Cet excellent travail, qui pose un diagnostic et trace des pistes de réflexion, me permet de prendre des mesures concrètes en matière de recherche sur l'éducation.
Le 27 février dernier j'avais déjà rappelé que nous ne rénoverions pas fondamentalement la formation des maîtres sans développer sensiblement la recherche sur l'éducation et mieux assurer sa diffusion de ses résultats. Il faut effectivement nourrir la formation par la recherche et la recherche par la formation.
Aujourd'hui, j'ai décidé d'aider à structurer le milieu de la recherche sur l'éducation et à mieux former les nouveaux chercheurs, à coordonner les recherches existantes, à permettre aux équipes existantes de répondre à des besoins particuliers, à diffuser les résultats auprès d'une large public.

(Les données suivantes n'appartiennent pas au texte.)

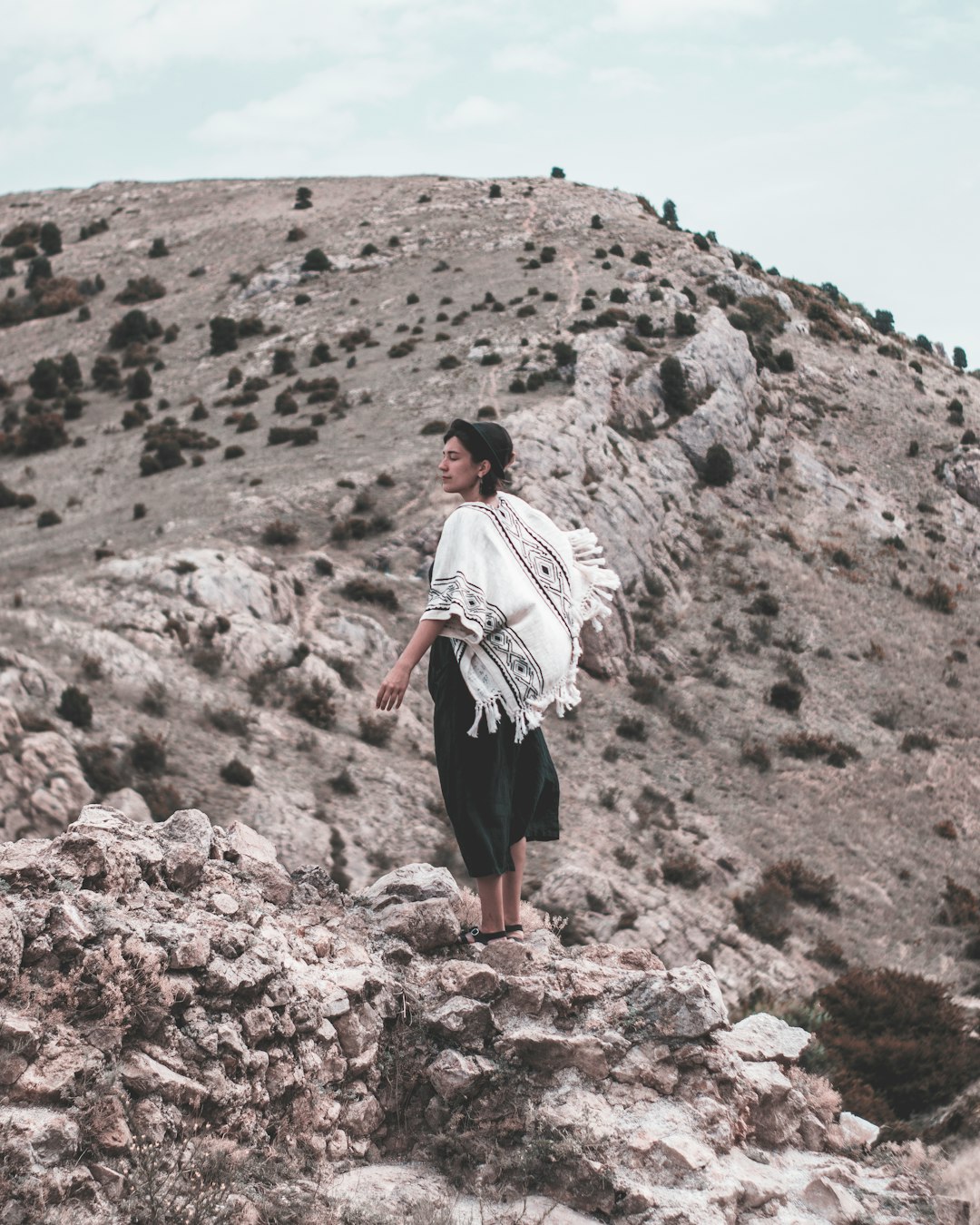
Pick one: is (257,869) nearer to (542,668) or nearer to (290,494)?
(542,668)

La politique d'étude et de recherche sur l'éducation que je lance en accord avec le ministre de la recherche comprend trois volets :
Conforter ce qui est bon et utile : Les études institutionnelles conduites par les directions du ministère de l'éducation , notamment la DPD et la DESCO, seront développées et valorisées

Innover en lançant pour la première fois un programme incitatif de recherches coordonnées sur l'éducation et la formation, doté d'un financement propre et étalé dans le temps et dont la direction sera confiée à Madame Marie Duru-Bellat et à Monsieur Denis Meuret qui sera son adjoint. Tous deux sont professeurs à l'université de Bourgogne et membres de l'Institut de Recherche en Economie de l'Education (IREDU), une des unités de recherche universitaire associée au CNRS dans ce domaine.

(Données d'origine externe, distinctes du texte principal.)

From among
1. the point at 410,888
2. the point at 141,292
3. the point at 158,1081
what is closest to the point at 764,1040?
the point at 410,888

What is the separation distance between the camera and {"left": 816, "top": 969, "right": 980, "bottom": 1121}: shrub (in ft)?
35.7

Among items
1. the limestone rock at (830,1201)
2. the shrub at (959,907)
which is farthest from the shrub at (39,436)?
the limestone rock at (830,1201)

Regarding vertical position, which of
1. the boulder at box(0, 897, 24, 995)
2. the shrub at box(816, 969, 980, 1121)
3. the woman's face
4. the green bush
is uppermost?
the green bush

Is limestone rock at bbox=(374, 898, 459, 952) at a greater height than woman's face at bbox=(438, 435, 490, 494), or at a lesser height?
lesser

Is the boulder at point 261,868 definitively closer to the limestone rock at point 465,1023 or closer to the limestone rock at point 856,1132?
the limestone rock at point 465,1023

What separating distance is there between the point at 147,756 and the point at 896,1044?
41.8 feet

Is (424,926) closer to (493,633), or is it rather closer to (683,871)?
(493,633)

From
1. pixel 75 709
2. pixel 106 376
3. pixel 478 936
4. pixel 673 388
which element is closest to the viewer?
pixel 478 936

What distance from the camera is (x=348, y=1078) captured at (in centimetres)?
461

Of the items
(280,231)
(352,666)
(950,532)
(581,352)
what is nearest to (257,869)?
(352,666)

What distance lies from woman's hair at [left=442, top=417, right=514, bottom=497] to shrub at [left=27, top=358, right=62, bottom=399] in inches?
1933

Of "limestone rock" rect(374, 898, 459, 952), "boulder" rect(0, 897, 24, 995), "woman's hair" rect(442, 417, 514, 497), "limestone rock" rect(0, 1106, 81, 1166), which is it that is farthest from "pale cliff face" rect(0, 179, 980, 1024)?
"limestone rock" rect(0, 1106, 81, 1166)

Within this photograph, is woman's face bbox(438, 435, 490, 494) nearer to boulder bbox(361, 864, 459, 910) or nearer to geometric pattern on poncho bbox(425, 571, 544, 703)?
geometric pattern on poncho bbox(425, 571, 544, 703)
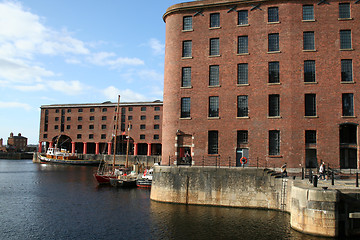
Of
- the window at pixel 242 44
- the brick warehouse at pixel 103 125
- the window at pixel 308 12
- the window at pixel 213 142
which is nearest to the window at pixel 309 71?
the window at pixel 308 12

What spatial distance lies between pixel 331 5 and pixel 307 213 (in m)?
22.8

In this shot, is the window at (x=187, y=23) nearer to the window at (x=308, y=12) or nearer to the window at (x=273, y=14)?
the window at (x=273, y=14)

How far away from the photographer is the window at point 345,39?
3152 centimetres

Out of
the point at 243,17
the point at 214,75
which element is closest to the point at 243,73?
the point at 214,75

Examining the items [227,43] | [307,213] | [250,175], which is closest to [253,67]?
[227,43]

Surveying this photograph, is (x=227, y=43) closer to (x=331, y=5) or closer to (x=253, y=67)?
(x=253, y=67)

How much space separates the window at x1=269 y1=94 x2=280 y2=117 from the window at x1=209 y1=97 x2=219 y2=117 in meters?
5.38

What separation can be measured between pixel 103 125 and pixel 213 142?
2493 inches

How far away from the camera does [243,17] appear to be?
33.7 m

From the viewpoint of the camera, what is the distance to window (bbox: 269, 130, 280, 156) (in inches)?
1241

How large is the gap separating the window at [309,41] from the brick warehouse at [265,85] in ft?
0.33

Dans le contexte de l'implantation en cours ,et définitive, de l'institut national de la recherche pédagogique à Lyon, la décision, attendue depuis plus de vingt ans, de le refonder est prise et se met en oeuvre.

Sur le premier volet je ne veux insister que sur la décision prise avec mon collègue de la recherche de réunir régulièrement l'ensemble des directions concernées de nos ministères pour que la coordination de l'action soit rigoureuse et l'articulation entre les besoins et les programmes d'études et de recherches parfaitement ajustée.

Je souhaite être plus précis sur les deux autres volets : le programme incitatif d'abord, l'Institut national de la recherche pédagogique ensuite.

Un programme incitatif pour la recherche sur l'éducation et la formation
Enjeu important pour le développement du service public auquel je suis tant attaché, les recherches sur l'éducation construisent des savoirs et valident des connaissances indispensables pour
améliorer l'efficacité des pratiques pédagogiques
comprendre les problèmes des établissements scolaires
éclairer l'administration
vivifier et renouveler la formation des personnels

Nous savons que, pour rendre la recherche cumulative et donc productive, il faut se doter d'un programme inscrit dans une durée de plus de dix ans. Nous allons commencer par définir un programme stratégique de quatre ans

Le choix d'une structure souple
Plutôt qu'une agence qui aurait, en terme de structure administrative, pu prendre soit la forme d'un établissement public (à l'instar de l'ANVAR, Agence nationale de valorisation de la recherche, ou de l'ADEME, Agence de l'environnement et de la maîtrise de l'énergie) ou celle d'un Groupement d'intérêt public, (à l'instar de l'ANRS, agence nationale de recherche sur le SIDA dont l'objectif est de coordonner la recherche en ce domaine et de faire émerger de nouveaux thèmes et de nouvelles équipes) trop longs et trop complexes à mettre en ¿uvre et en ordre de marche, nous avons préféré, avec Roger Gérard Schwarzenberg, ministre de la recherche, la création d'un programme coordonné, une formule pratiquée de longue date au Centre national de la recherche scientifique (CNRS) mais aussi, par exemple, dans le secteur des transports avec le programme national de recherche et d'innovation dans les transports terrestres (PREDIT), à l'initiative des ministères chargés de la recherche, des transports, de l'environnement et de l'industrie, de l'ADEME et de l'ANVAR.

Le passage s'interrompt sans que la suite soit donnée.